Monday 12th February
A psychologist came into school and asked me about numbers. She said that one of the teachers had seen me by the light switch. I said I didn’t know what she meant, but eventually I told her that I was keeping my family safe. She asked me what would happen if I didn’t carry out what she called rituals and I burst into tears.
Monday 5th March
I saw a very nice lady today. She told me that I am ill and that I need to take some tablets. She said that sometimes people’s brains can be unwell too. She told me that I cannot cause any harm to my family if I stop the rituals and gave me a booklet to read called Adolescents with OCD. I read the booklet and it sort of made sense, but it doesn’t refer to me.
Monday 12th March
I saw a therapist today. He told me that he’s worked with a lot of people my age. He’s going to help me stop the counting, but then bad things will happen. I then went to the doctor’s and she gave me some tablets.
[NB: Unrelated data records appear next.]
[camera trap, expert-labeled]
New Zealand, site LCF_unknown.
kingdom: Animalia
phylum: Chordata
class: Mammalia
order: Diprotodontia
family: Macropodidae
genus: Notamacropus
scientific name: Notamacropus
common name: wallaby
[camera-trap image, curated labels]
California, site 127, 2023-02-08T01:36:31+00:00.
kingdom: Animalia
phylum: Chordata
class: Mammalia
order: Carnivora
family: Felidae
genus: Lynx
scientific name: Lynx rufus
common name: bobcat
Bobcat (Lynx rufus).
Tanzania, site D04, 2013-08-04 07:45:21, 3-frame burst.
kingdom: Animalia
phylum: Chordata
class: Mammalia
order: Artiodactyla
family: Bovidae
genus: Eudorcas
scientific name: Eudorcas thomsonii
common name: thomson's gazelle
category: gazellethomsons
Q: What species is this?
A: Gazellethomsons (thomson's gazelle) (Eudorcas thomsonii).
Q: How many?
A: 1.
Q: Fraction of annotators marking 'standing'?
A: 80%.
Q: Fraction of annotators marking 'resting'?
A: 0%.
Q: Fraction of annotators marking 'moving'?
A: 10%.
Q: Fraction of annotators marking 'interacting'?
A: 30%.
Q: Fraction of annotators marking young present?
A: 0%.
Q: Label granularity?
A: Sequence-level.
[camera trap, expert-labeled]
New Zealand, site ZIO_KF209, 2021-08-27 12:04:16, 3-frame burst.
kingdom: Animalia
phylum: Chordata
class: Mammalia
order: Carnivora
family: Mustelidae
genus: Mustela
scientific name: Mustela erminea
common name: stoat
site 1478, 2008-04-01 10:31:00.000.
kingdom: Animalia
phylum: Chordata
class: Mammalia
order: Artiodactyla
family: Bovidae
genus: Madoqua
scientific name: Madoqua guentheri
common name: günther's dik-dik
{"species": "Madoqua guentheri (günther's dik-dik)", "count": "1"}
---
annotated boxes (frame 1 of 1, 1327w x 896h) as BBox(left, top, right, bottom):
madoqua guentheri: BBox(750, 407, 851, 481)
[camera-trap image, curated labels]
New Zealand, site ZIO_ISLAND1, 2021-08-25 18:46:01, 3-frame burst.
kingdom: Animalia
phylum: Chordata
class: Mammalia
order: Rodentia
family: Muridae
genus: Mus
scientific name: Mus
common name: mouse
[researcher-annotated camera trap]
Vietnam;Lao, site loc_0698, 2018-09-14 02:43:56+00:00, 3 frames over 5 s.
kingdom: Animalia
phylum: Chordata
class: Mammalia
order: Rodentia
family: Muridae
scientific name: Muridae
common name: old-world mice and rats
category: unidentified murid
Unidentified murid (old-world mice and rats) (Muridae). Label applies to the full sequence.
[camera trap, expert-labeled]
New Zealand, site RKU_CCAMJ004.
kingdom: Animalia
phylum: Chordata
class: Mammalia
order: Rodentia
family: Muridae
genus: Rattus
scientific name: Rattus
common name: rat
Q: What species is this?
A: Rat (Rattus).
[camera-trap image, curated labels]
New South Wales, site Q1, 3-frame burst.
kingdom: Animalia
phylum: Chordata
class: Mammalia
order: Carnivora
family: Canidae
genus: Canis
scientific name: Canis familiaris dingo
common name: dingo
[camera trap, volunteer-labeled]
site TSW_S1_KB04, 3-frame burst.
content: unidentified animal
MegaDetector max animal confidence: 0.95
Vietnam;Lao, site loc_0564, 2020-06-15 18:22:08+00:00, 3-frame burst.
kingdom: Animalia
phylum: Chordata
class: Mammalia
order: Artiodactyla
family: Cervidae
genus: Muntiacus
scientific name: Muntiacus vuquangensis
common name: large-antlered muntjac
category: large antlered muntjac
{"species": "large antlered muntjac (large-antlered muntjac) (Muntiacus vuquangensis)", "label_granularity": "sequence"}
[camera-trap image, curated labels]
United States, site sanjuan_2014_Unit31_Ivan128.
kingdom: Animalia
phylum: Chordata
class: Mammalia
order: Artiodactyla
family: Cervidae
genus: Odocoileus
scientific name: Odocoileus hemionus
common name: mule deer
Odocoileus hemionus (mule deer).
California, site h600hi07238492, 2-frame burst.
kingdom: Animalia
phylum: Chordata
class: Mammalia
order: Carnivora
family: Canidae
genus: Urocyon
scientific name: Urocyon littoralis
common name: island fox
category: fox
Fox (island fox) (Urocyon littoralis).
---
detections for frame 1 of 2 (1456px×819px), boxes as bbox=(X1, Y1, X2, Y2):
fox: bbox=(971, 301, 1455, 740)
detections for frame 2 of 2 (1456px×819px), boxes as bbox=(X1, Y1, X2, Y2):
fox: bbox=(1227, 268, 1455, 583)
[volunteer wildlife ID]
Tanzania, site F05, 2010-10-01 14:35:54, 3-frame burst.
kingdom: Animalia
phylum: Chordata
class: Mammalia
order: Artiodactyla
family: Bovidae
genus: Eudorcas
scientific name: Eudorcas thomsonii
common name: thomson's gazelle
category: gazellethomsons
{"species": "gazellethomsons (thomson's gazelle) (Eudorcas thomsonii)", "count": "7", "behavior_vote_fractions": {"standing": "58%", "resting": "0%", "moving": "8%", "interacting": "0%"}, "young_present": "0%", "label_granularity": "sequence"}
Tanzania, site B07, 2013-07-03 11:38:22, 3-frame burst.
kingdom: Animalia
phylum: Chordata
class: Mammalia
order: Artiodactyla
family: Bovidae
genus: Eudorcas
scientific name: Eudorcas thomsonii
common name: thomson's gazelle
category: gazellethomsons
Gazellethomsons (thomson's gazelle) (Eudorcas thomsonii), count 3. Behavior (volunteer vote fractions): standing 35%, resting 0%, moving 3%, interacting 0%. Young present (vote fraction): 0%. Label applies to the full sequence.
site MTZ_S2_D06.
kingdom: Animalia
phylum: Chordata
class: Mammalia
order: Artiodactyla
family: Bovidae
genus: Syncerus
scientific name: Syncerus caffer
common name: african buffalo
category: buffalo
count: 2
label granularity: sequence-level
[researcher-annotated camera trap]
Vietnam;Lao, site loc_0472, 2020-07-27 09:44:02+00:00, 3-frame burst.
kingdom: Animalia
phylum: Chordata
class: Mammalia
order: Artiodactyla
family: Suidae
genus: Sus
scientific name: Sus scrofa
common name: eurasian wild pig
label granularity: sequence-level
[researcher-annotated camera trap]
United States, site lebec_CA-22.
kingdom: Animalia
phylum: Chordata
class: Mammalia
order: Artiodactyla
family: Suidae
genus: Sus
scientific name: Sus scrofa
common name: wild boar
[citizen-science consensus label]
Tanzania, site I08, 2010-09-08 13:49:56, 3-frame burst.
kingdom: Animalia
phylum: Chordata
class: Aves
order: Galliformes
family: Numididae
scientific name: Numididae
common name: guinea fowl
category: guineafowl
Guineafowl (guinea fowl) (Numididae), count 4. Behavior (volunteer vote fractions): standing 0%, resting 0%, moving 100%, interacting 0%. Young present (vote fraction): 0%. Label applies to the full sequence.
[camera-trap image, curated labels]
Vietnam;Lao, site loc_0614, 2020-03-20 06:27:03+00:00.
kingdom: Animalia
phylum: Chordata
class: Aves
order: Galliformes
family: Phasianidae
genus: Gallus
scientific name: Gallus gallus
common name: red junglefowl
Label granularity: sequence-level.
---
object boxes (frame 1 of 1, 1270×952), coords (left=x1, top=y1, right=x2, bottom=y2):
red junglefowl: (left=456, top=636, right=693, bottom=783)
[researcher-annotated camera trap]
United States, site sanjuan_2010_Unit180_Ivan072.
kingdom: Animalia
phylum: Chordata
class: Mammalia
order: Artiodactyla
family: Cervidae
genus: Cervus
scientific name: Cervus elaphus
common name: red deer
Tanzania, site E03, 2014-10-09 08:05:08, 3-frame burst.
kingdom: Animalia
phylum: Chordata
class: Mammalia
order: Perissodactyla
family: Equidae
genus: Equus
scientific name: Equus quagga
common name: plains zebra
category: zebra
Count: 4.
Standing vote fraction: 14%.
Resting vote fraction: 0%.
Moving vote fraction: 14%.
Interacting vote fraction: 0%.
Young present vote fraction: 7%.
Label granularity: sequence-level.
I didn’t want to take them but she told me they were safe and that they would help me get better.
Thursday 15th March
The therapist came to my house today and made me stop at three. Number three and three seconds. I did what he said because I was too scared not to, but then I screamed and cried. When I felt a bit calmer we sat and talked and he asked me how I felt. I felt terrified. Afterwards I went out with mum and dad and baby George. It was scary, but I felt better because I was with them and I could keep an eye on them. When we got home I wanted to go back to the bathroom on my own, but mum came with me, and she slept at the bottom of the bed. I thought they would all die in the night but they didn’t. I’m always surprised whe n they don’t.
Sunday 18th March
I went back to school yesterday, but I’m not allowed to be on my own except in the toilet, and even then I can only stay there for a short while. I think about my family a lot and I’m still worried that something will happen to them because I’m slowly stopping, but every time I see them I feel a little bit better.
Saturday 24th March
The therapist has told me that I should start swimming club again, so I’m going back today. I’m feeling very anxious and I want to do my rituals.
Saturday 31st March
I enjoyed my swimming last week and I’m going back today. I’m even going out for a pizza with my friends afterwards! Mum said she would sit at the next table, which is very embarrassing.
Monday 23rd April
My dad flew to Munich this morning for work. I lay on the floor and held his leg. I begged him not to go. I screamed out loud. My mum phoned the therapist because she was so worried, but he said that my dad must go. I can’t sleep. I want to keep him safe.
Friday 27th April
I didn’t carry any rituals this week and my dad still came home! He came back yesterday and brought me a teddy bear. I told him that I was too old for teddy bears, but I cuddled it all night!
Monday 11th June
I’m sorry I haven’t written to you lately, but I’ve been too busy and I’m looking forward to the summer holidays. My OCD is getting better all the time. I’m still taking the tablets and I still see my therapist every two weeks. Sometimes I still want to count and I think I’ll always hate the number three, but I’ve concluded that OCD is a very silly illness!